CMHC launches mortgage insurance for prefab housing
CMHC expands mortgage insurance to support prefab and modular construction. CMHC press release, May 2026. The program is called CMHC Prefab Plus.
Uytae Lee has a video (Why is it So Hard to Mass-Produce Housing?) from about a year ago, talking about some of the challenges in scaling up prefab and modular housing. One of them is financing. He explains:
Buildings are expensive to build, so most developers take out a loan from a bank to build them. Now, banks like to give out those loans in increments based on certain milestones. If you pour your foundation, you get a bit of money. Build the framing, more money. Finish the roof and cladding, even more money.
But this process is really at odds with prefab housing. Up to 80% of a prefab project is completed at the factory. So, prefab companies usually ask for a much larger payment upfront.
That results in a kind of Catch-22 situation. The prefab housing factory wants payment before the home leaves the factory, but the bank won’t release those funds unless the building is actually on the site and connected to services.
Solving this problem will require new kinds of loans from banks and other lenders.
Last month CMHC announced a mortgage insurance program, Prefab Plus, for prefab housing. Specifically, the schedule of advances is more closely tied to milestones that make sense for prefab homes.
First advance: Land acquisition and site preparation costs including excavation, foundation construction and septic/well installation as required.
Second advance: Prefabricated unit cost on delivery.
Third and fourth advances: Post installation and finishing costs.
Of course in Vancouver, I’m particularly interested in multi-unit projects.
Modular construction is when a housing project is built using modules that are built off-site, then transported to the property and assembled on-site.
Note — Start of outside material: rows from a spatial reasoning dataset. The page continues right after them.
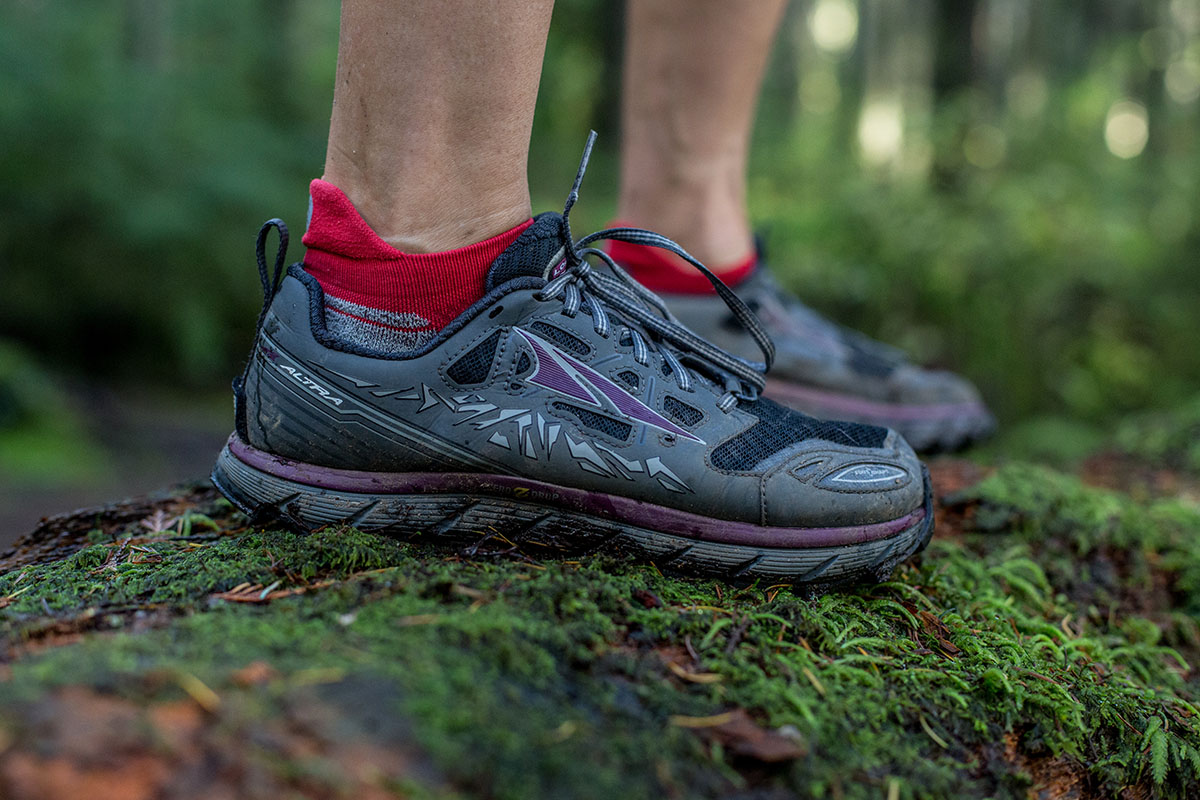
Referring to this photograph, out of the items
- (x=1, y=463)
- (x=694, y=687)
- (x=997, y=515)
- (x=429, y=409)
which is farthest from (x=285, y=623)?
(x=1, y=463)

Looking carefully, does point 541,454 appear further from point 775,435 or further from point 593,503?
point 775,435

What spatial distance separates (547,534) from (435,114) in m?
0.86

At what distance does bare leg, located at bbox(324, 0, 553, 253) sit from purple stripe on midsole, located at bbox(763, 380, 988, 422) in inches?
59.2

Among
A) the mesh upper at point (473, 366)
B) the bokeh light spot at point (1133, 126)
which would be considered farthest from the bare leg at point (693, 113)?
the bokeh light spot at point (1133, 126)

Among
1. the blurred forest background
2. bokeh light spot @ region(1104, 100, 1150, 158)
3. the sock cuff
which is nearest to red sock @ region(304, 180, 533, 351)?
the sock cuff

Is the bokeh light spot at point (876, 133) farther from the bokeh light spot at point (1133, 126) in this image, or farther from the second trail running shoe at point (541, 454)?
the second trail running shoe at point (541, 454)

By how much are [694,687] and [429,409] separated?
2.46 ft

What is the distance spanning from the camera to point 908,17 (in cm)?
2917

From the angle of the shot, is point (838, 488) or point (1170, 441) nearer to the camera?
point (838, 488)

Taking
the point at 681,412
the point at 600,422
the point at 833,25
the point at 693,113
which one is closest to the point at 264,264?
the point at 600,422

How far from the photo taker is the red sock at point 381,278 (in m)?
1.65

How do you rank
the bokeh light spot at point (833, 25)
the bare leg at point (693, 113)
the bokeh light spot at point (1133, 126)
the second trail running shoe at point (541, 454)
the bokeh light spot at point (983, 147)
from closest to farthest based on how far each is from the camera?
the second trail running shoe at point (541, 454) < the bare leg at point (693, 113) < the bokeh light spot at point (983, 147) < the bokeh light spot at point (1133, 126) < the bokeh light spot at point (833, 25)

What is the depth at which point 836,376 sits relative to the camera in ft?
9.82

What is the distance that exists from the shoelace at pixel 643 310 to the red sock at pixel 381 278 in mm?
142
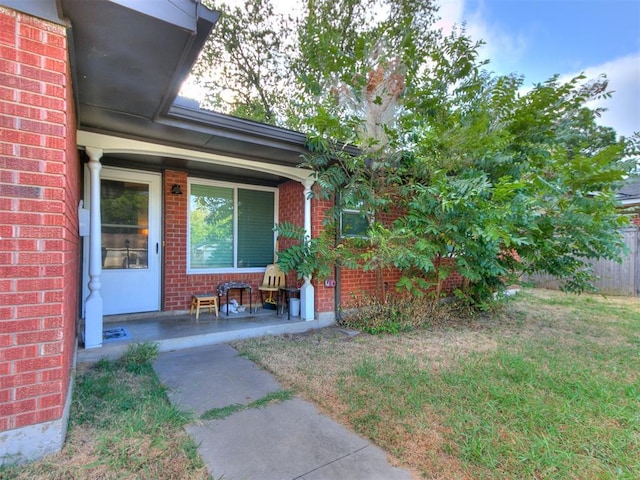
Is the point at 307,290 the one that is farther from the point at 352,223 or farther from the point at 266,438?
the point at 266,438

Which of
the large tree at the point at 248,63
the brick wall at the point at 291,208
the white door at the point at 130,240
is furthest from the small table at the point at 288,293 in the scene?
the large tree at the point at 248,63

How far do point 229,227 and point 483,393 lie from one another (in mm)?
4544

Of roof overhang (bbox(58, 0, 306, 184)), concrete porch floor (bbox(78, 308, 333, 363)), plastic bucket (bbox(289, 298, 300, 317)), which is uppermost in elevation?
roof overhang (bbox(58, 0, 306, 184))

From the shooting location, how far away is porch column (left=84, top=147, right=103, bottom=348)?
3.59 meters

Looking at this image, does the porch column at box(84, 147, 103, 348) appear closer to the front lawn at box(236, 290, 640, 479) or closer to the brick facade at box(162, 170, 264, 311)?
the brick facade at box(162, 170, 264, 311)

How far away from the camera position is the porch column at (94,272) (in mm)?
3594

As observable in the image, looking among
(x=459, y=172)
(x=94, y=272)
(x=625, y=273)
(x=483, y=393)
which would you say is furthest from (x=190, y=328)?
(x=625, y=273)

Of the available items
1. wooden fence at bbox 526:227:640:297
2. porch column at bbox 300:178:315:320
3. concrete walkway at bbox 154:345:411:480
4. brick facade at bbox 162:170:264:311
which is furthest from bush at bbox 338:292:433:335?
wooden fence at bbox 526:227:640:297

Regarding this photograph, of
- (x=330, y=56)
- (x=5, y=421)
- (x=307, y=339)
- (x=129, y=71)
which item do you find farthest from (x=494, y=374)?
(x=330, y=56)

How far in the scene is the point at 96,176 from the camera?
3.77 metres

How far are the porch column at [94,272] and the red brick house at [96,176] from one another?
14 millimetres

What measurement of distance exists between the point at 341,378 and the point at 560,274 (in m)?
4.49

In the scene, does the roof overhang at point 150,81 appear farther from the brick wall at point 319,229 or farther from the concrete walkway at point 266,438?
the concrete walkway at point 266,438

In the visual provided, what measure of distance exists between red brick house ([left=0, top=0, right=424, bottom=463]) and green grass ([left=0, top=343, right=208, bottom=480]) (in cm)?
14
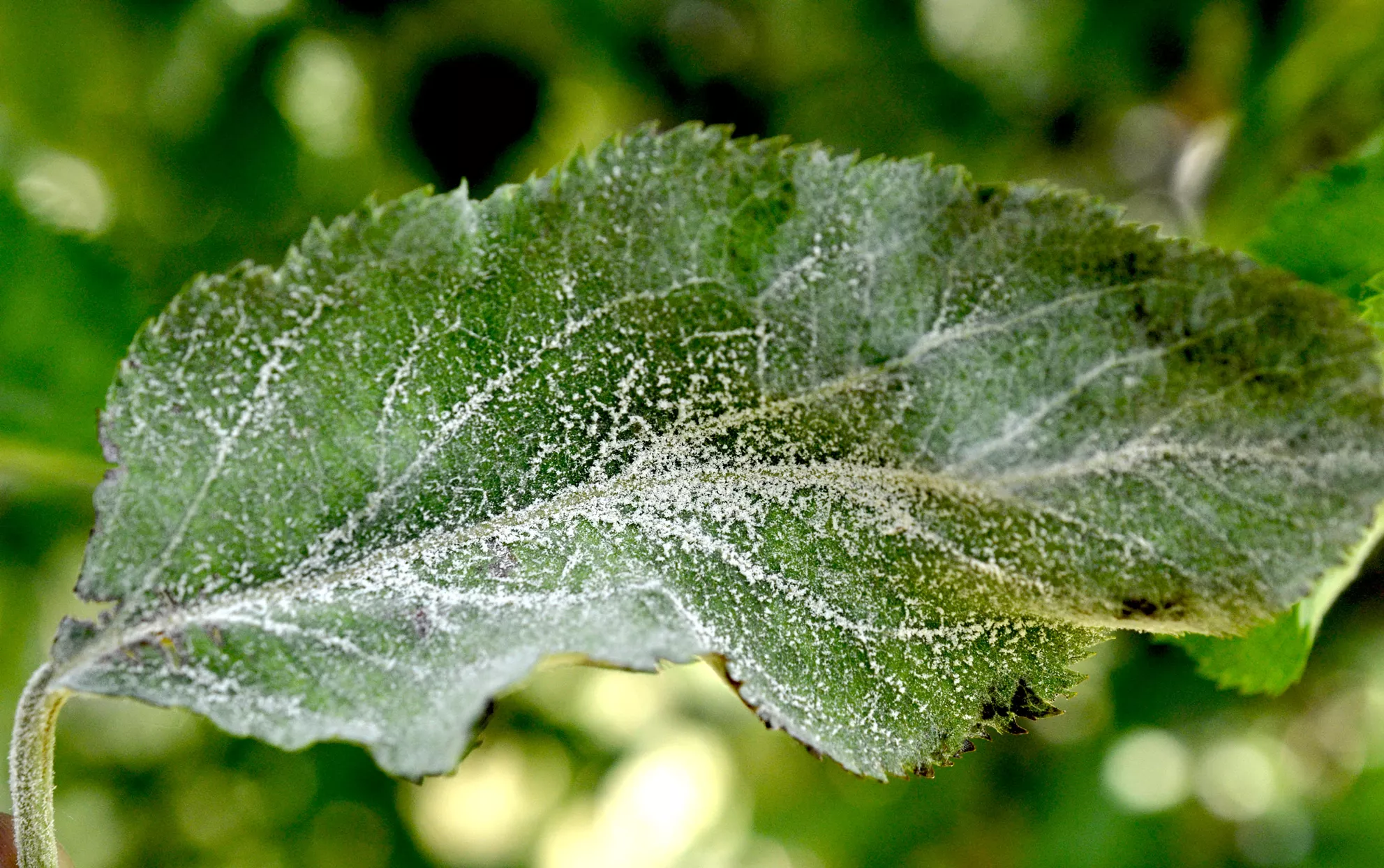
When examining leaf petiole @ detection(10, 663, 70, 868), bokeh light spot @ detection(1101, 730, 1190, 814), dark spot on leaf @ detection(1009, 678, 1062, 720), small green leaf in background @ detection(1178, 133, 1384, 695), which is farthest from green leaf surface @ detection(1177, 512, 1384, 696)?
bokeh light spot @ detection(1101, 730, 1190, 814)

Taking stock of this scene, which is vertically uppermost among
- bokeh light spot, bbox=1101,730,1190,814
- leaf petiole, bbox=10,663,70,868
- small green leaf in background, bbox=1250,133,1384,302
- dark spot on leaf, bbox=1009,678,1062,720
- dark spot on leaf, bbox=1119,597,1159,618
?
small green leaf in background, bbox=1250,133,1384,302

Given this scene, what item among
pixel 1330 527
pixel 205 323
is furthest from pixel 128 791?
pixel 1330 527

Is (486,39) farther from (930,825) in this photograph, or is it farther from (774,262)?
(930,825)

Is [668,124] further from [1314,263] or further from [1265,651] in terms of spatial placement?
[1265,651]

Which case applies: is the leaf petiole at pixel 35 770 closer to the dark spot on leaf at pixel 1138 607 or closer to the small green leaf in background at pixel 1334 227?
the dark spot on leaf at pixel 1138 607

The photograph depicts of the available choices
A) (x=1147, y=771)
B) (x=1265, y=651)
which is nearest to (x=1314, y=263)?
(x=1265, y=651)

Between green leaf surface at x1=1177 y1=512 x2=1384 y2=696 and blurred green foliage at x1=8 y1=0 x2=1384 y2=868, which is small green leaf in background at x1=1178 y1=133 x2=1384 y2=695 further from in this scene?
blurred green foliage at x1=8 y1=0 x2=1384 y2=868
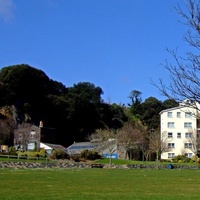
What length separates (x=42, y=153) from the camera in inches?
2517

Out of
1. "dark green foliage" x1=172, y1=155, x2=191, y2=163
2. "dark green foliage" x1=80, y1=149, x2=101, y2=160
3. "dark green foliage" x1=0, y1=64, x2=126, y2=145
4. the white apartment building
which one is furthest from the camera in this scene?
"dark green foliage" x1=0, y1=64, x2=126, y2=145

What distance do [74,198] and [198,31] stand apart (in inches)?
281

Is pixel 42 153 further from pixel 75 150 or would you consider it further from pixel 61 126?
pixel 61 126

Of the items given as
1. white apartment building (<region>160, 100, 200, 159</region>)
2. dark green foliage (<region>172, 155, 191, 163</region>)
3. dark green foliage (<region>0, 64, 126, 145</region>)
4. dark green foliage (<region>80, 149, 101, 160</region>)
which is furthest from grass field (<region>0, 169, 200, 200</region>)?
dark green foliage (<region>0, 64, 126, 145</region>)

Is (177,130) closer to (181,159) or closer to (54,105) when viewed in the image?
(181,159)

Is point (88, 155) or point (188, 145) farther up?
point (188, 145)

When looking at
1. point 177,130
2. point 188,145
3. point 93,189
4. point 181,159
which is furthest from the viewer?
point 177,130

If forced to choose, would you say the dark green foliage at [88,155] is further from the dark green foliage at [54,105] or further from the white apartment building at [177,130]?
the dark green foliage at [54,105]

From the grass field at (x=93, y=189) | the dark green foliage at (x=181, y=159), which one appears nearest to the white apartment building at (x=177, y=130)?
the dark green foliage at (x=181, y=159)

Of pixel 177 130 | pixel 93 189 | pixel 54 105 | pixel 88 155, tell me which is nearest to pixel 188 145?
pixel 177 130

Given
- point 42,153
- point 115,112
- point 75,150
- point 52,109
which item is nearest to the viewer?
point 42,153

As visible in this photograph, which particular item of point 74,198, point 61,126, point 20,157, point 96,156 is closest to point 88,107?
point 61,126

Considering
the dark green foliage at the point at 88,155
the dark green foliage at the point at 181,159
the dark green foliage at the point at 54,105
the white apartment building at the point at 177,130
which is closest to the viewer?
the dark green foliage at the point at 88,155

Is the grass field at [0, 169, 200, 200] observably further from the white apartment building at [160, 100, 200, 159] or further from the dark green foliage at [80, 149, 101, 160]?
the white apartment building at [160, 100, 200, 159]
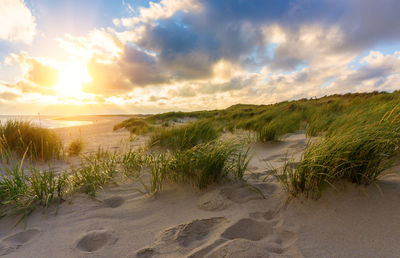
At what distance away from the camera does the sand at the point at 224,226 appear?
121cm

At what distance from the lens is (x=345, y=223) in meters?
1.32

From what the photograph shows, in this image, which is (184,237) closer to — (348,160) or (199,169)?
(199,169)

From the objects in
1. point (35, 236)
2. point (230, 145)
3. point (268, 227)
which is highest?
point (230, 145)

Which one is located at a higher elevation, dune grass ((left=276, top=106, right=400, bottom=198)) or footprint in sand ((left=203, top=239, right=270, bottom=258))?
dune grass ((left=276, top=106, right=400, bottom=198))

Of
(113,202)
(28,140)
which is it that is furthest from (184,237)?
(28,140)

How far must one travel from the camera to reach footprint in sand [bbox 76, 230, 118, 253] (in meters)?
1.41

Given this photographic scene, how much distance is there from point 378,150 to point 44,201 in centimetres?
285

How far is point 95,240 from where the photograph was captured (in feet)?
4.81

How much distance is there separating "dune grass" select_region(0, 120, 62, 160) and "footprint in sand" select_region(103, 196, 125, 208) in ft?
8.00

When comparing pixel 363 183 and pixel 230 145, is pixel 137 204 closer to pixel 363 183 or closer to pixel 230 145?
pixel 230 145

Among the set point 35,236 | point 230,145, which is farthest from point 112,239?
point 230,145

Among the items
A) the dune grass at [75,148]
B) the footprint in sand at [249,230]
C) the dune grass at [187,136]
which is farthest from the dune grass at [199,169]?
the dune grass at [75,148]

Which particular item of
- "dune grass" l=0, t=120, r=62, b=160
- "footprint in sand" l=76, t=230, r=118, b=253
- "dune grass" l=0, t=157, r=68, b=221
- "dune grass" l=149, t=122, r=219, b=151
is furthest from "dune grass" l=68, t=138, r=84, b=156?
"footprint in sand" l=76, t=230, r=118, b=253

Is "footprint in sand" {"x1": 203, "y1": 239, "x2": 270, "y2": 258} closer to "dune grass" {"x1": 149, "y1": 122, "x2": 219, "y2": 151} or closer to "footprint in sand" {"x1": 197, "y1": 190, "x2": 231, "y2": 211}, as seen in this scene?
"footprint in sand" {"x1": 197, "y1": 190, "x2": 231, "y2": 211}
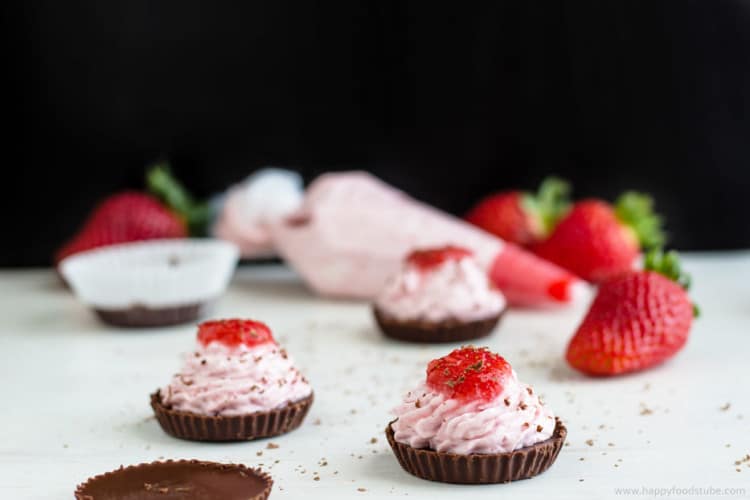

Following a successful pilot initiative, which saw insured financing provided for more than 800 new rental homes leveraging modular construction across five provinces, CMHC is expanding its multi-unit mortgage loan insurance to allow modular construction for all its multi-unit products, including MLI Select.
The successful pilot initiative included 605 Studio West in Calgary, an 84-unit affordable housing complex developed by Attainable Homes Calgary (AHC). AHC is a non-profit social enterprise owned by the City of Calgary focusing on improving housing affordability through the development of city-owned land. Modular construction allowed 605 Studio West to be built and occupied in under one year, whereas a comparable, conventionally built project in the same community took nearly two years to complete.
There’s a video:
More
A New Blueprint: How Modern Methods of Construction can help solve Canada’s housing crisis. Stephanie Shewchuk, RBC, May 2026.
A similar report by the Fraser Valley Real Estate Board. Modular housing in Calgary.
Brian Potter’s blog Construction Physics is entirely devoted to the question of productivity in the construction sector. He observes that there's been a lot of attempts to make homebuilding more like manufacturing. Another Day in Katerradise. A History of Operation Breakthrough.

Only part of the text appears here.